• [ASSIGNED TASK]
Look through the material for lines with the word "over", and copy each one.

• [PROVIDED DATA]
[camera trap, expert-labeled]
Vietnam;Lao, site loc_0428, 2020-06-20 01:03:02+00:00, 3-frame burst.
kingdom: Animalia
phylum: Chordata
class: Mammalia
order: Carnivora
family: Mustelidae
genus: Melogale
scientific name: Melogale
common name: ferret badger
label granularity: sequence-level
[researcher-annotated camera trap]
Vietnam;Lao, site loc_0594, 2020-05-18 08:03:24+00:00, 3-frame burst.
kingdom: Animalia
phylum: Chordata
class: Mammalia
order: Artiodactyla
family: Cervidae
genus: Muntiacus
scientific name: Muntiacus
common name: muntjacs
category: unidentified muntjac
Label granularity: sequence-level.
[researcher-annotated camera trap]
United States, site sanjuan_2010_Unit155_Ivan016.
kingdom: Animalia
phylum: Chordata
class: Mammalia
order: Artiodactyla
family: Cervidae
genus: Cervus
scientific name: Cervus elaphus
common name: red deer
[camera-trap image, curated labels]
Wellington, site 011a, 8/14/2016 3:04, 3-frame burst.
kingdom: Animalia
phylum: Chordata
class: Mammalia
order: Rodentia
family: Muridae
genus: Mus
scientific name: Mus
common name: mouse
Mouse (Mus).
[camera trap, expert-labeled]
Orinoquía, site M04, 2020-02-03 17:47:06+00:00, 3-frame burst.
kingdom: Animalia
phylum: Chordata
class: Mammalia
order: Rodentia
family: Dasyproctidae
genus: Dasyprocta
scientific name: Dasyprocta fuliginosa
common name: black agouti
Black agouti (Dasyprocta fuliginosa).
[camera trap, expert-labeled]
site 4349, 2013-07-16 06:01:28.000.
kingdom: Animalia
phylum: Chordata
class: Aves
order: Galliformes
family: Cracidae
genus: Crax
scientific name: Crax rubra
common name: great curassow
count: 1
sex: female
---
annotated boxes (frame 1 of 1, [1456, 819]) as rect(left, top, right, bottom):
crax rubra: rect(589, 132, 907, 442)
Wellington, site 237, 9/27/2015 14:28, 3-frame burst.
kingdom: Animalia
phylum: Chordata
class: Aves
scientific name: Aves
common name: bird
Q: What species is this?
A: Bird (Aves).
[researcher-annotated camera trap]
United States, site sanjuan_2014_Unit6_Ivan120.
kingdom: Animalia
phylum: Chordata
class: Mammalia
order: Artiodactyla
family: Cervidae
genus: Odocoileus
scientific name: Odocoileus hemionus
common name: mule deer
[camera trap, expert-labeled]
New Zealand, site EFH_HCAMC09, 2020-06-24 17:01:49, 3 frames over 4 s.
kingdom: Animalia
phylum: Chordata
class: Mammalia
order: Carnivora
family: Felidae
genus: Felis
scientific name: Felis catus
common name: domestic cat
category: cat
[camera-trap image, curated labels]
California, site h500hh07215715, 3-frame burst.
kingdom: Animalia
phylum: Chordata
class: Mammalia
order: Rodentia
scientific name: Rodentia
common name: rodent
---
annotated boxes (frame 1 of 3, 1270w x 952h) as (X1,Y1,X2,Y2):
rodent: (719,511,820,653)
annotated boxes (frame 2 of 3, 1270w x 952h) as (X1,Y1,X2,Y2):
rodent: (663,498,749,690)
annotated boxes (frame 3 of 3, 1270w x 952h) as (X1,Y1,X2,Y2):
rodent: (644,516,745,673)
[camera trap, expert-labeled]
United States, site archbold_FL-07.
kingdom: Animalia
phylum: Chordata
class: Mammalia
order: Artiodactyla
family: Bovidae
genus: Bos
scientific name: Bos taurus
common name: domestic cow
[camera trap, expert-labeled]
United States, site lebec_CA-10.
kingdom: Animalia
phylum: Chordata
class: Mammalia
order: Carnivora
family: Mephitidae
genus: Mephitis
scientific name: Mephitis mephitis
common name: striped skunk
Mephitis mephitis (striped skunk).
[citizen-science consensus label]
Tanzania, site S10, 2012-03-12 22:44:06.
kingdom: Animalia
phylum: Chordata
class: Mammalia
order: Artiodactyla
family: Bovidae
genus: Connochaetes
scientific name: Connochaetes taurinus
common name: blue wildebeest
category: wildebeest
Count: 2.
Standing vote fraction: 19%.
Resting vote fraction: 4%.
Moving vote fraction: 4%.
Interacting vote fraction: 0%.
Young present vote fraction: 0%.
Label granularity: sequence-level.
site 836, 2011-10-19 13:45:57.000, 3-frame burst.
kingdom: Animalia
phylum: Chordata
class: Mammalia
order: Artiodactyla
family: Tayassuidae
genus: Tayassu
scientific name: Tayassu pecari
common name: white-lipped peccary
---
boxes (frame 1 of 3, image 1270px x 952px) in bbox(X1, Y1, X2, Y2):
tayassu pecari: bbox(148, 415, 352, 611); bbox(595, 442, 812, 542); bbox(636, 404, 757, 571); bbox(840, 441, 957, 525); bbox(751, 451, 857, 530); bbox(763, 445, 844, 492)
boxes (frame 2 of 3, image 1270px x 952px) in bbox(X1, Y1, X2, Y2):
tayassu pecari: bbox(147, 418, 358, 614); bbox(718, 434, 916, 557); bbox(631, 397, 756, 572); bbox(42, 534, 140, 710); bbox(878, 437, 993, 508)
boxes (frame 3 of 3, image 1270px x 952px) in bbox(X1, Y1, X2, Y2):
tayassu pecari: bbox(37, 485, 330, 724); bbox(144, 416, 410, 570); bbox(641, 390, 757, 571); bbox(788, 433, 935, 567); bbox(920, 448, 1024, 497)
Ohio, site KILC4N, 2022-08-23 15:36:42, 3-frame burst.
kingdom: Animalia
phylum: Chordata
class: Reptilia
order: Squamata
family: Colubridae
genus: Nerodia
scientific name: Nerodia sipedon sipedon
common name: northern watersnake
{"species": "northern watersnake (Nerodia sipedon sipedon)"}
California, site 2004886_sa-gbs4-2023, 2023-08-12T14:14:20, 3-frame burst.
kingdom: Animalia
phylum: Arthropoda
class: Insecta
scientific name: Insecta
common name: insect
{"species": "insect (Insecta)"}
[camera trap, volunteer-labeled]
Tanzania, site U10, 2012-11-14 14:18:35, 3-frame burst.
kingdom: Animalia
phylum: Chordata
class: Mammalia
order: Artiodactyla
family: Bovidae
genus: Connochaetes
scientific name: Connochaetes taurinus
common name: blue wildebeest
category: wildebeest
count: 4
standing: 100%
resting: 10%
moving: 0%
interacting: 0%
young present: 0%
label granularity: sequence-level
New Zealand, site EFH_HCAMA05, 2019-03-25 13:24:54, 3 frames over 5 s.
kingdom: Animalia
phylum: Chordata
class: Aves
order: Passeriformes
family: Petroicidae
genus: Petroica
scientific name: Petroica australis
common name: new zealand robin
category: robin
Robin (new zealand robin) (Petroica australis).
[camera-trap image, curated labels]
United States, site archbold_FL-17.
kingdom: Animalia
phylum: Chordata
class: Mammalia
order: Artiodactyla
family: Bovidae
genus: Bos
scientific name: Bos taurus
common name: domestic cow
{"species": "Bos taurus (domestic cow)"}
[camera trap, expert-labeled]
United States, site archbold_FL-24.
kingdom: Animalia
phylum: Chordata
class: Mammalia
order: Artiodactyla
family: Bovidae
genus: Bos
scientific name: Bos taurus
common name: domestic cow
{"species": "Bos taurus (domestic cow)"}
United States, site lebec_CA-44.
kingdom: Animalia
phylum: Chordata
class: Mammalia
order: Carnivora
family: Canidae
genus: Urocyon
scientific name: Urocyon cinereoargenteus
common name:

• [REPLY TO THE EXERCISE]
New Zealand, site EFH_HCAMC09, 2020-06-24 17:01:49, 3 frames over 4 s.
New Zealand, site EFH_HCAMA05, 2019-03-25 13:24:54, 3 frames over 5 s.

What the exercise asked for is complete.